Friday, 25 November 2005

to the happy tipple

I squeezed out some sentimental words by way of a wedding toast this evening, in a spontaneous role as surrogate speechwriter. Two and a half large jars of Beamish red played a not significant assisting part in the copious corn contained, in a flourish the fruity froth which perhaps only Jesse could fully appreciate. (*sniff* Almost made we want to dance on levels *sniff*) God bless the sauce and the eloquence it engenders, and three cheers for Kev'n'Kel, the happy and unknowing beneficiaries!

4 comments:

Anonymous said...

Hello to all of Jim's friends back home! I just wanted to attest to Jim's assistance with my wedding speech.
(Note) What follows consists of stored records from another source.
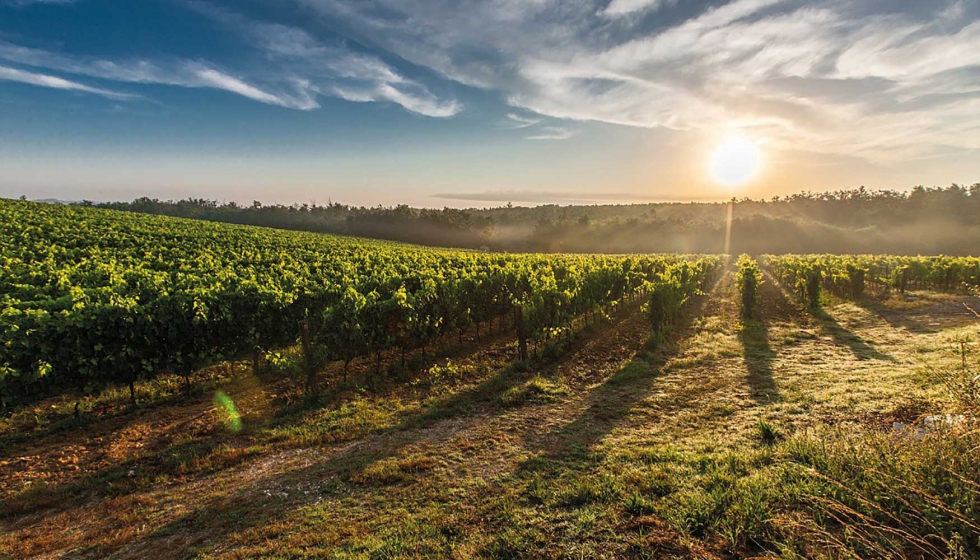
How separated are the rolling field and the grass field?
3cm

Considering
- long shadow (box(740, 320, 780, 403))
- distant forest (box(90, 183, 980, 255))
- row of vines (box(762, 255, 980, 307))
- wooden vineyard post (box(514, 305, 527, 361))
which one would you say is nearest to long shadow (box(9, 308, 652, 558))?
wooden vineyard post (box(514, 305, 527, 361))

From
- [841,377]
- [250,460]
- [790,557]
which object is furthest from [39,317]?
[841,377]

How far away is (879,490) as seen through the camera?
12.6 feet

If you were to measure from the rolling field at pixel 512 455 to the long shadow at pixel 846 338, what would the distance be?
13 centimetres

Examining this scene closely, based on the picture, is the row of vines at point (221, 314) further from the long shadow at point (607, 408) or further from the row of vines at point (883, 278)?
the row of vines at point (883, 278)

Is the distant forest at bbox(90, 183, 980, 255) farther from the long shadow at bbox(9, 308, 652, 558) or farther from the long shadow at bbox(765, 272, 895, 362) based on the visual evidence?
the long shadow at bbox(9, 308, 652, 558)

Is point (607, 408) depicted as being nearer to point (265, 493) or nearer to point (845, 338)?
point (265, 493)

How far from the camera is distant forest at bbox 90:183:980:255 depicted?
6556cm

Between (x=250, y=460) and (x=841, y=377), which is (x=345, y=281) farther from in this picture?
(x=841, y=377)

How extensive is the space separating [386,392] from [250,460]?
314cm

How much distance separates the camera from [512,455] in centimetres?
602

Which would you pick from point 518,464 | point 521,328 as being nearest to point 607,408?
point 518,464

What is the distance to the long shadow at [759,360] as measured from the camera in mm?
8117

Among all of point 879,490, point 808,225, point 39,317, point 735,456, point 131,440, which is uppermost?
point 808,225
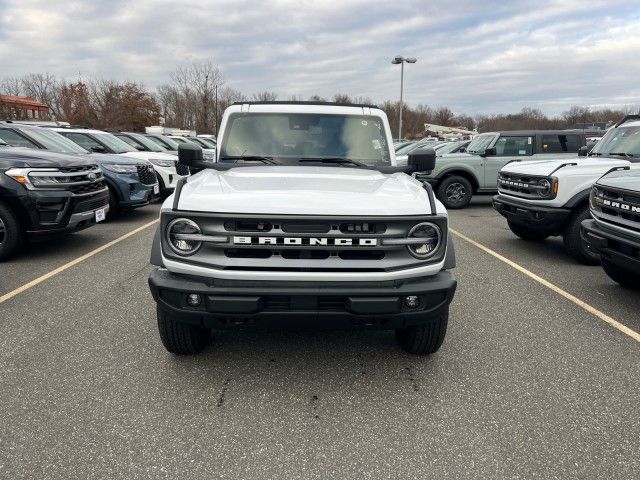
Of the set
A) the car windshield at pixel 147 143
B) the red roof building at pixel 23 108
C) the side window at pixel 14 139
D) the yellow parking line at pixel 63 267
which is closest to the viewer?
the yellow parking line at pixel 63 267

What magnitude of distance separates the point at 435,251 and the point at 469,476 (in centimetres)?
122

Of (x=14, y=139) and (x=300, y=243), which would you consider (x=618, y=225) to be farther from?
(x=14, y=139)

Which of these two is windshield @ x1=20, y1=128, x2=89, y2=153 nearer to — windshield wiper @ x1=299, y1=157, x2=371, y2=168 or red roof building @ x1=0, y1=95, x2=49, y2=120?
windshield wiper @ x1=299, y1=157, x2=371, y2=168

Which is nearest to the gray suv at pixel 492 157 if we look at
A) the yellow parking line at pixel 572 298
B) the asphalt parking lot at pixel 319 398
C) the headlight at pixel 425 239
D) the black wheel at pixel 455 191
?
the black wheel at pixel 455 191

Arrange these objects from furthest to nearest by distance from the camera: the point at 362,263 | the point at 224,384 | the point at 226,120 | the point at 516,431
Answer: the point at 226,120
the point at 224,384
the point at 362,263
the point at 516,431

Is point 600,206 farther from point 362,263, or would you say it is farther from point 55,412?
point 55,412

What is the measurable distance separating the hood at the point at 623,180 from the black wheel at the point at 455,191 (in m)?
6.79

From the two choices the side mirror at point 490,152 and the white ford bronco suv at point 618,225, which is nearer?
the white ford bronco suv at point 618,225

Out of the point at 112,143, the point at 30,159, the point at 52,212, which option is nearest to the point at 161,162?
the point at 112,143

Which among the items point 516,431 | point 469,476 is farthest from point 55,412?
point 516,431

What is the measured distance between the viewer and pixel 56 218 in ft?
19.9

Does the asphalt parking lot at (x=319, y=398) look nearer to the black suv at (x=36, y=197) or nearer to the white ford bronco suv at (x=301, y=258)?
the white ford bronco suv at (x=301, y=258)

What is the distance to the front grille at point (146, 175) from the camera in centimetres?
917

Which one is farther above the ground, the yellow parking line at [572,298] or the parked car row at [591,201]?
the parked car row at [591,201]
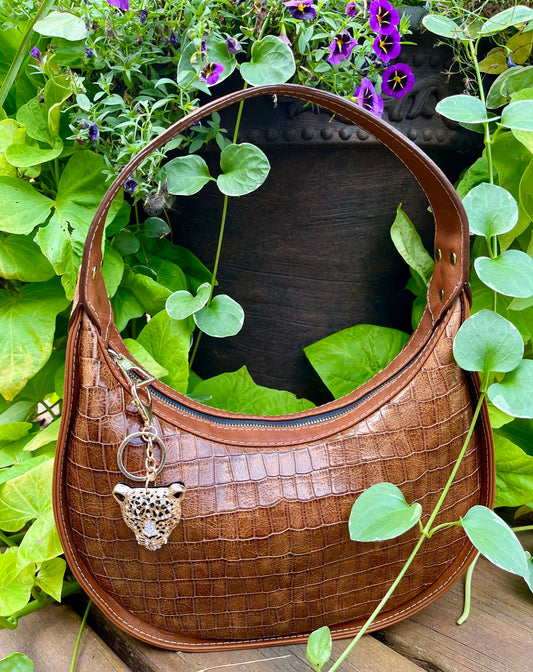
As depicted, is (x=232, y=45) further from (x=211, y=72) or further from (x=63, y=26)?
(x=63, y=26)

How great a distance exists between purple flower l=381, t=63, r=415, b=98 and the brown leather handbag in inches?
5.3

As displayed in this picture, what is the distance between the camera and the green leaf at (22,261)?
0.72 m

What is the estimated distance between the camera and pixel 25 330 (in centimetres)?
74

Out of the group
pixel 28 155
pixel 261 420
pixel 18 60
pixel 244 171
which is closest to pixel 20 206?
pixel 28 155

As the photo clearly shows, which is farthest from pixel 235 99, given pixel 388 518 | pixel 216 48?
pixel 388 518

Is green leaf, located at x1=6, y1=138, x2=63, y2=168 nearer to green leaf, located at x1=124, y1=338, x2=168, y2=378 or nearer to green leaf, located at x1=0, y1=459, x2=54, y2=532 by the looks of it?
green leaf, located at x1=124, y1=338, x2=168, y2=378

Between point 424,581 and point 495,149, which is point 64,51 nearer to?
point 495,149

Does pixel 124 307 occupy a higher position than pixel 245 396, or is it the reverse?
pixel 124 307

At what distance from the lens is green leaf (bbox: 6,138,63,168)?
68 centimetres

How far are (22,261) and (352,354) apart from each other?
49 cm

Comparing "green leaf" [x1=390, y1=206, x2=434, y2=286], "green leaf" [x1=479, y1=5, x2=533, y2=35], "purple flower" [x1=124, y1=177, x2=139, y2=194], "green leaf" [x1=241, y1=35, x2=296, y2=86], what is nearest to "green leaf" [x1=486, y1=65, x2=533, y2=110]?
"green leaf" [x1=479, y1=5, x2=533, y2=35]

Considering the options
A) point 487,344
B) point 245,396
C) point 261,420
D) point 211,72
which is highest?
point 211,72

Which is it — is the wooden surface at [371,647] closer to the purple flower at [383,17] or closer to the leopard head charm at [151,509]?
the leopard head charm at [151,509]

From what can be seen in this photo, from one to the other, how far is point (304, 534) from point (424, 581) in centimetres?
19
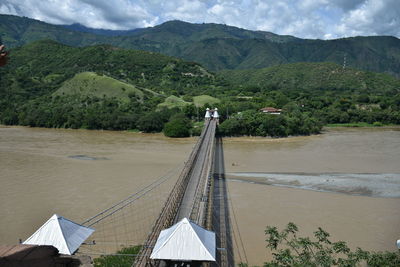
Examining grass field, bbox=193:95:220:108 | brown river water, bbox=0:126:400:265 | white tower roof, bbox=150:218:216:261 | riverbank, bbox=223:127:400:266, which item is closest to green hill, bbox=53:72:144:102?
grass field, bbox=193:95:220:108

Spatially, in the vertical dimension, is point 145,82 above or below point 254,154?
above

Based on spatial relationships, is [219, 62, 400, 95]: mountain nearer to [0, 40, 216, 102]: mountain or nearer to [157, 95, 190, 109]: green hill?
[0, 40, 216, 102]: mountain

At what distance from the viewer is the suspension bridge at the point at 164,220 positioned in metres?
10.4

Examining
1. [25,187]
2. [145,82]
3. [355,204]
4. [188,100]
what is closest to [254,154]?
[355,204]

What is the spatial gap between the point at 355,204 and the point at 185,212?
9908 mm

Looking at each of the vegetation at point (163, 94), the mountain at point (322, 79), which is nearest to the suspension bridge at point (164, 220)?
the vegetation at point (163, 94)

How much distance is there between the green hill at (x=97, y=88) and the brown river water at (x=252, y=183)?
99.4 feet

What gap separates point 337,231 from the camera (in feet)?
44.0

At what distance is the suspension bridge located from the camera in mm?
10389

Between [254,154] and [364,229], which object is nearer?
[364,229]

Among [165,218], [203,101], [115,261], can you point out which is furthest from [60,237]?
[203,101]

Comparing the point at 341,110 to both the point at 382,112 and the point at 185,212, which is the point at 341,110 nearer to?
the point at 382,112

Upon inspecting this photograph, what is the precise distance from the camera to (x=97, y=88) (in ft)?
231

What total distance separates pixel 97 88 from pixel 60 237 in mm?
66125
He rattled a tear jerking piece of art in a matter of about 5 minutes! He should get into the business of writing greeting cards. What a guy!

Jim has become one of my best friends here in France and I couldn't imagine my life here without him!

Vivement Jim!!

Liz - his amazon basketball playing, rum drinking friend!

Anonymous said...

This is getting interesting: alcohol, violence and soccer.
I want to hear more from Liz in the jungle (what's amazon basketball? sounds sticky); more controversial soccer comments from Jim; better articulated scathing responses by an anonymous critic (do you play sport anon? no scars no proof, Jim has an iron-clad proof, left arm).
I also want more interesting arm movements accompanying big statements, maybe even spitting to accentuate those other letters in between vowels (wog-blog).
An anonymous sister, also not a soccer follower or a liberal, still a bit green in this wide world, planning to visit these crazy drunk Frenchy-wannabes next year.

Anonymous said...

Whats up anonymous sissster!

Yes come visit us frenchy-wannabees. We can show you amazon basketball first hand. But make sure you bring along a turtleneck, an ear for the Compagnie Creole, a strong stomach and a gps to find your way home after!

Anonymous Brudda said...

And when I say sister, I don't mean like an actual sister but I mean it like the way black people use it which is more meaningful, I think.